Each second countless amount of data is created by social media users on the internet, for instance, since 2013, the number of Tweets each minute has increased 58 % to more than 474000 Tweets per minute in 2019. Instagram users upload over 100 million photos and videos everyday. Due to this constant flow of data the internet turns out to be the best data source that can be encountered, thus being the object of numerous analysis that can be performed using artificial intelligence.
One of the most famous platforms used these days to share media content is YouTube. YouTube is the preferred way that people use to share content, on this platform it can be encounter videos about endless topics so each video can reach millions of people that can react in a variety of ways. The purpose of this post is truly worth it. since, we will learn how to use data analysis, machine learning, and data mining techniques to analyze videos on YouTube.

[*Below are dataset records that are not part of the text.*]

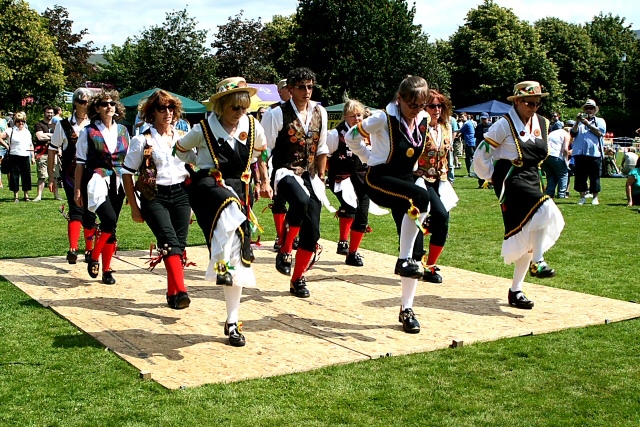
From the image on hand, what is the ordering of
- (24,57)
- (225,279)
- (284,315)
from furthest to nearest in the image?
(24,57) < (284,315) < (225,279)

Knowing the inside of a website.
First things first. Before performing any analysis, we need to collect the data of interest. Performing analysis over websites can be a bit challenging since in these cases there is not a data set or formal database that can be used to perform such analysis. To perform these studies we need to extract the data directly from the website delving into the deepest parts of it, the process to navigate into the website is called web scraping.
A brief introduction to Selenium.
Selenium is a web scraping Python library that allows us to interact with websites and extract data from them using Python code. Selenium serves as an interface between Python and the website using a web browser like Firefox or Chrome as a web engine. Let’s see a simple example to get an idea about all the potential this library can unfold.
The website https://quotes.toscrape.com/ will be our target to explore the different methods we can use to extract data from this page. The page looks like this:
The goal is to obtain quotes from the website, to do that we need to understand what is behind this website, thus we should dive into the html code that structures every website on the internet. Using the developer tools that most browsers have, we can uncover the HTML and CSS code, said that, the inner structure of our website looks like this:
In the image above it is shown part of the HTML code within the website, it can be observed a kind of tree structure where each node is represented by a HTML tag. HTML tags are like keywords that define how the web browser will format and display the content. With the help of tags, a web browser can distinguish between HTML content and simple content.
The text we want to obtain is within a span tag, which has a class named “text”, the tag span and therefore the “text” class are within a div section with a class named “quote”. We can see that the class “quote” is a container for each quote on the page. Known this, we can easily infer that each quote is within a tag named “text”, which in turn is inside a div tag with a class named “quote”. Let’s use this to get the first quote with Selenium. The code is shown below.
Selenium has a class WebDriver that will allow us to interact with websites. in this particular case, we are going to use Firefox as an interface between Python and the website. By default, when you use the WebDriver class, it opens up your browser.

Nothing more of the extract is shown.